A lot of Dell's BS software went the way of the dodo bird as soon as I could get rid of it for similar reasons. The update to windows 10 I also seem to remember giving me trouble. MS didn't consider it supported hardware. But it all worked out and now that thing is my media center PC. It's still running after all this time, which is crazy.
I bought the i5 varriant from ebay for $150 in 2016 that someone I think tried to pass off the yellow ring of death to me, as the system failed shortly after I bought it, BUT, it was still under original manufacturer warranty. I sent it in to dell with no proof of purchase requested from me, they sent my system back fixed, and accidentally gave me another steam controller in the box back, haha.
After getting it back, I wiped windows and have been running Ubuntu on it since then. Still using it as a HTPC right now, though it is getting long in the tooth for web video like YouTube, etc. Probably gonna be replacing it soon with something else, but 10 years of usage for $150 ain’t bad.
Oh, man - I can do you one better. I still have one of these, still hooked up and running. We use it as a game server for some low-requirement stuff… currently Vintage Story.
The failure of the Steam Machine is why Valve hosted Khronos group at their office to kick off Vulkan and funded LunarG etc in the early days to get things moving quickly.
Valve took their time but this new hardware range is based on years of learning and solving the problems from their original foray into hardware and Linux for gaming.
Exactly this. I don’t own any Steam hardware, nor do I expect to any time soon.

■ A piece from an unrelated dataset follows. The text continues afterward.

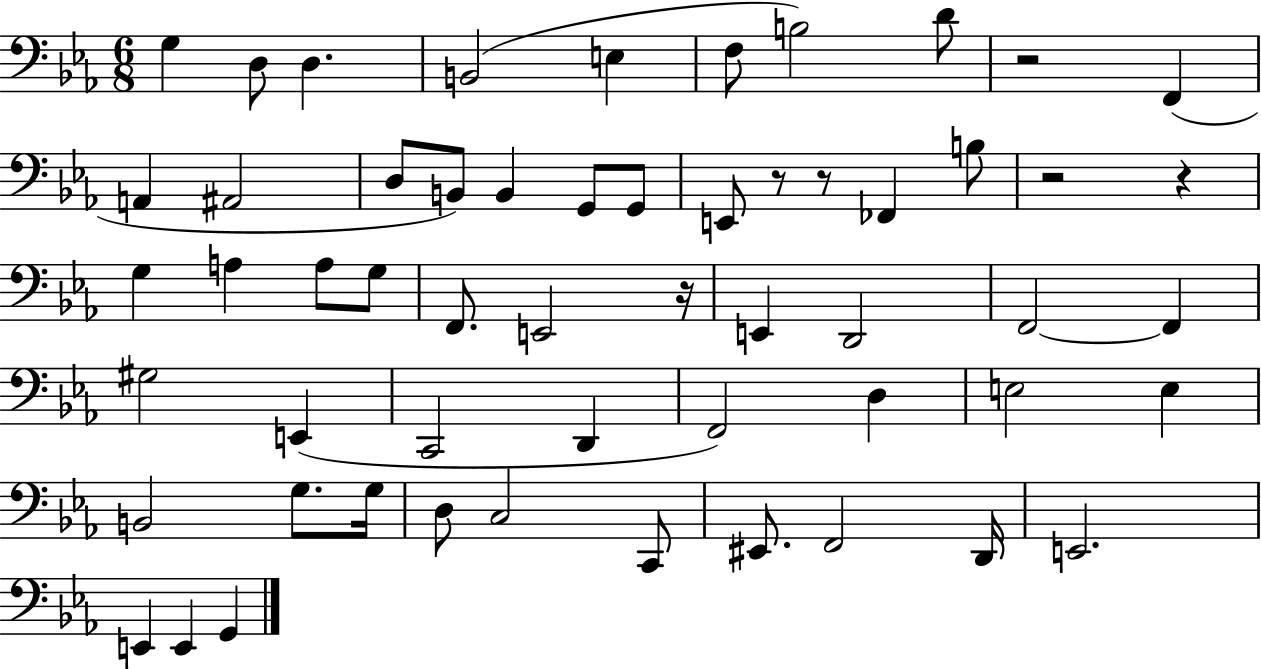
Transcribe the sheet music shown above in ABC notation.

However, I don’t know if I’d be running Linux as my main daily driver if not for how straightforward it is to game on Linux nowadays, thanks largely to Valve’s efforts in this area.
I did dual boot with Windows for a while, but I found that the inertia of rebooting made me more likely to just use Windows. When I discovered that basically all of my games were runnable through Proton, I got rid of Windows entirely.
I feel a lot of gratitude for the Steam Deck existing, because it makes things way easier. It’s not down to Valve’s efforts alone, but providing the solid starting point has lead to the coagulation of a lot of community efforts and resources. For instance, there have been a couple of times where I’ve had issues running games, but found the solution in adjusting the launch options, according to what helpful people on protondb suggest. I also remember struggling for a while to figure out how to mod Baldur’s Gate 3, until I found a super useful guide that was written by and for Steam Deck users. The informational infrastructure around gaming on Linux is so much better than it used to be.
Valve have enabled a critical mass of “target platforms” that enables both the community and developers to get things working on Linux, which all other distros are about to benefit from.
I’m likely going to buy all the new Valve hardware out of principle. The Deck is incredible, but I still have my beefy gaming rig. But my living room wouldn’t mind a Steam Machine (and my girlfriend is definitely after both a Steam Frame and Controller 2.
I’m taking time off work in a couple of weeks and I’m moving over to Linux completely - I too have felt the inertia of dual booting and find myself in Windows far too often.
Gates is on it for sure, i believe melinda split over something similar. and his shitck of trying to reinvent his own image, so the epstein files dont bite him in the end. his vaccine iniative is nothing more than scheme, since african countries has considered the vaccine as part of vaccine colonialism.